The Commonwealth Secretariat representative, Judy McNeill, gave a broad overview of the work of the secretariat. She explained that the Commonwealth Service Abroad Programme (CSAP) was an innovative volunteer-based programme of the Governance and Institutional Development Division of the Commonwealth Secretariat for delivering development assistance to member countries.
CSAP assists in the design, development and implementation of people-centered, mass-impact project that contribute to the achievement of the Millennium Development Goals. This work is being implemented collaboratively with the ministry of Health and Sanitation and the Health Section of the Social Transformation Programmes Division of the Secretariat who has provided technical support in the design and delivery of this project.
However to address this Sierra Leone oral health crisis, the ministry of Health and Sanitation requested technical assistance from the Commonwealth Secretariat to develop a policy for dental health care service in the country. Dental health care in the country is reported to be heavily under resourced with only few qualified dental health workers within the public sector. There is therefore a recognized need for a strategic policy to develop the Dental and Oral Health Care services and define the direction of the services in the country, while identifying the resources needed to make this happen.

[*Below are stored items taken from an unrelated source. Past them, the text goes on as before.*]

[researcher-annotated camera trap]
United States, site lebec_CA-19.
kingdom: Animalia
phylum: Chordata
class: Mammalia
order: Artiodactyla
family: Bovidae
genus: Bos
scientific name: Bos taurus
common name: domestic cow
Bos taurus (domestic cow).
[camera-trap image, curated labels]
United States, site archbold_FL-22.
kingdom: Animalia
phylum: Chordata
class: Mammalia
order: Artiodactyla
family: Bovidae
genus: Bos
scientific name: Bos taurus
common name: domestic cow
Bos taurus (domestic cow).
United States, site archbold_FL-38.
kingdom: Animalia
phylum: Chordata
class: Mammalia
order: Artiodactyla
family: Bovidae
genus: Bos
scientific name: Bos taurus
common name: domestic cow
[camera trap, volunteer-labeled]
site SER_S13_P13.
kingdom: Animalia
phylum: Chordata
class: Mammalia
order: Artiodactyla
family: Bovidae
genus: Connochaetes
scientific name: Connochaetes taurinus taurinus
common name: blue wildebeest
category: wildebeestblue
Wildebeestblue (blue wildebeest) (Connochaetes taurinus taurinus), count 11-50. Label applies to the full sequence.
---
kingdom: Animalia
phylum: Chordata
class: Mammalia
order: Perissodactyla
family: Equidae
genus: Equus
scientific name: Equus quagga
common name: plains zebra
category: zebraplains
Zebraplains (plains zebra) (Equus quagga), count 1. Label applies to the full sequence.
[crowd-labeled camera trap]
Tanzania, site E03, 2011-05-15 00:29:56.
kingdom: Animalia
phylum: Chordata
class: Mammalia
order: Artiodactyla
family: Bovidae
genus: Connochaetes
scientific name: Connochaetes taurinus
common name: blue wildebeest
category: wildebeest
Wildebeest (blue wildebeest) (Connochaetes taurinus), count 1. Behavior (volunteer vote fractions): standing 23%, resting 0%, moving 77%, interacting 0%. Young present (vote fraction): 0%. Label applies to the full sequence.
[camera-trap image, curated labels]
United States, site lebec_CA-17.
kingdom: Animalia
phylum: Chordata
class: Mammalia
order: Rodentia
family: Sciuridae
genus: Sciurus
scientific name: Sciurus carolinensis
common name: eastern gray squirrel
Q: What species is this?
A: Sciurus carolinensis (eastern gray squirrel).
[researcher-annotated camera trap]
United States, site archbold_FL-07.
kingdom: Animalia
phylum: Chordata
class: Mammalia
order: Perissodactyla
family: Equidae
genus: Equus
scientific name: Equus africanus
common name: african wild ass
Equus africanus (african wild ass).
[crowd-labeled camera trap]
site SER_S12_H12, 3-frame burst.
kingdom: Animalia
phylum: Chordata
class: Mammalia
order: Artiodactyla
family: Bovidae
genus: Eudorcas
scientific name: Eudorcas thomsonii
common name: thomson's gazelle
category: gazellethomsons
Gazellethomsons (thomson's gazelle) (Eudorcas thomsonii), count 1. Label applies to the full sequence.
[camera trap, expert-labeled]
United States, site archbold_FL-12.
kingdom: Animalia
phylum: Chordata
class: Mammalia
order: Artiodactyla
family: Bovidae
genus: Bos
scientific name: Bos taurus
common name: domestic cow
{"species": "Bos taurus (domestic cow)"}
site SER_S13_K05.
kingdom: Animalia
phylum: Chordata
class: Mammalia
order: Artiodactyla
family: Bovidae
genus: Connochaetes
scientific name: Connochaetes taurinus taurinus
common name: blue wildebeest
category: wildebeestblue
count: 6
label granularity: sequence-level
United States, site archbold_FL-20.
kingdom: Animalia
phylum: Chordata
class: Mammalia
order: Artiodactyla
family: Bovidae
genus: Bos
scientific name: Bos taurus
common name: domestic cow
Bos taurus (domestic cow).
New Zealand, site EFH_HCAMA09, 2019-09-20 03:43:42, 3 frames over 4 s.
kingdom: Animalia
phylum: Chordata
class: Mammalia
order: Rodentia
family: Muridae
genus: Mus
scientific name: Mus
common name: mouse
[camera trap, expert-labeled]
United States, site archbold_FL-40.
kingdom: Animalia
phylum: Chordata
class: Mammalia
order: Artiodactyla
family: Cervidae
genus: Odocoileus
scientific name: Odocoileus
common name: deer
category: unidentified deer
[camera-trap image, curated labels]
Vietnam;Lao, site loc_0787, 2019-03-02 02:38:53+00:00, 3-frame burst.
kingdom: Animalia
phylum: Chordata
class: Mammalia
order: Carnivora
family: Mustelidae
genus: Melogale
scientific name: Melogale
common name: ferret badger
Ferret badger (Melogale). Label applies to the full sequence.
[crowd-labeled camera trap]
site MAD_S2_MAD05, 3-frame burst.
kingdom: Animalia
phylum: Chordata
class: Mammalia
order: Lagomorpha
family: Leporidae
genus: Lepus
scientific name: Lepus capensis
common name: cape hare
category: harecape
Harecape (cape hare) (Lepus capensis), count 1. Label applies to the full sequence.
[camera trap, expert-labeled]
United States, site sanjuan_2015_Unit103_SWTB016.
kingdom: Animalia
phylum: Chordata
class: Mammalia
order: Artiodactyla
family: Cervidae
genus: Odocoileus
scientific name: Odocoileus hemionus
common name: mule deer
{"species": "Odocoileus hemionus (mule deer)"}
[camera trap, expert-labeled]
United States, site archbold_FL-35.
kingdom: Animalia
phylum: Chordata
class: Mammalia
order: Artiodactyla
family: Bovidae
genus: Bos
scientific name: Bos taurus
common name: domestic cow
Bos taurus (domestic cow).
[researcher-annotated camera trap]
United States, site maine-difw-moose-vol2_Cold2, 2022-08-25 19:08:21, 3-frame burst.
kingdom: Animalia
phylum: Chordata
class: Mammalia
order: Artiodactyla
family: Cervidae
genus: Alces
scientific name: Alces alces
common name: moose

One of the major barriers to the improvement of oral health in the African region is seen by the World Health Organization’s Regional Office for Africa as the absence, in many countries, of a clear statement of oral health policy to guide national oral health activities.
Prior to around 1995 approaches to oral health in the majority of countries in the region consisted of the provision of unplanned, ad hoc and spasmodic curative dental services.